Aumentan las jubilaciones adelantadas entre el profesorado de la Universidade

El año pasado fueron 22 y la tendencia es más acusada en ciencias y en ciencias sociales


Santiago / LA Voz

Son los que llevaron la universidad del franquismo a la democracia. Entraron masivamente en un sistema en expansión. Y, ahora, 40 años después, con el deber cumplido y ya peinando canas, salen también de forma masiva. La USC lleva afrontando años de jubilaciones en bloque. Las hay forzosas -al cumplir 70 años- pero también voluntarias, que se puede solicitar en cualquier momento a partir de los 65. El hartazgo está haciendo mella, sobre todo en las áreas de ciencias y de ciencias sociales. Solo el año pasado, 22 docentes colgaron la muceta antes de llegar a la edad límite de 70 años. La espantada es especialmente sangrante en el caso de los titulares. En el 2018, las jubilaciones voluntarias casi duplicaron las forzosas: 16 frente a nueve.

«As xubilacións afectan de xeito moi diferente a diferentes áreas, pero si observamos un incremento no número de xubilacións adiantadas». Lo explica el vicerrector de Profesorado, Ernesto González Seoane, que reconoce que la degradación de las condiciones de trabajo y la presión a la que se ha sometido al profesorado durante los años de crisis ha acabado llevando a muchos a decidir irse antes de llegar a la edad tope. «Estas xubilacións adiantadas están afectando máis a aquelas áreas que teñen máis sobrecarga docente, como ciencias e ciencias sociais».

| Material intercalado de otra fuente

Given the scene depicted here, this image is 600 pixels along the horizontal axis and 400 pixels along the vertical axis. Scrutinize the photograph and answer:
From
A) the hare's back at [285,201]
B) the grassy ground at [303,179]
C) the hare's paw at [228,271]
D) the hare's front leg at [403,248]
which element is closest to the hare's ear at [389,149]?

¿Consecuencias? Mayor problema de planificación en una situación que durante los últimos años ya ha sido de supervivencia. «Temos que partir dos únicos datos que podemos ter que son fiables, temos que facer o cálculo sobre xubilacións forzosas». La cantidad es estremecedora. En cinco años, llegarán a los 70 entre 25 y 45 profesores por año.

«É un problema, porque precisamente estas xubilacións deberían permitirnos reequilibrar» las distintas áreas, «pero precisamente concéntranse naquelas áreas que están máis necesitadas e non damos abasto». Entonces, ¿qué? El equipo rectoral quiere seguir una política «continuada e persistente» que combine estabilización con promoción.

Hay que empequeñecer dos bolsas de personal que ha dejado la crisis y unas tasas de reposición que durante años fueron asfixiantes. Por una parte, está el personal que ha aguantado con contratos precarios y por otra, los profesores acreditados para catedráticos y titulares que no han tenido la oportunidad de promocionar.

Estabilizar es «ofrecer contratos razoables a persoas que acrediten unha actividade docente e investigadora de calidade e que están ocupando postos precarios», especialmente a través de contratos de ayudante doctor.

Y luego están las expectativas de promoción. A falta de cifras concretas de tasa de reposición, el equipo rectoral planifica sobre el año pasado: un 100 %.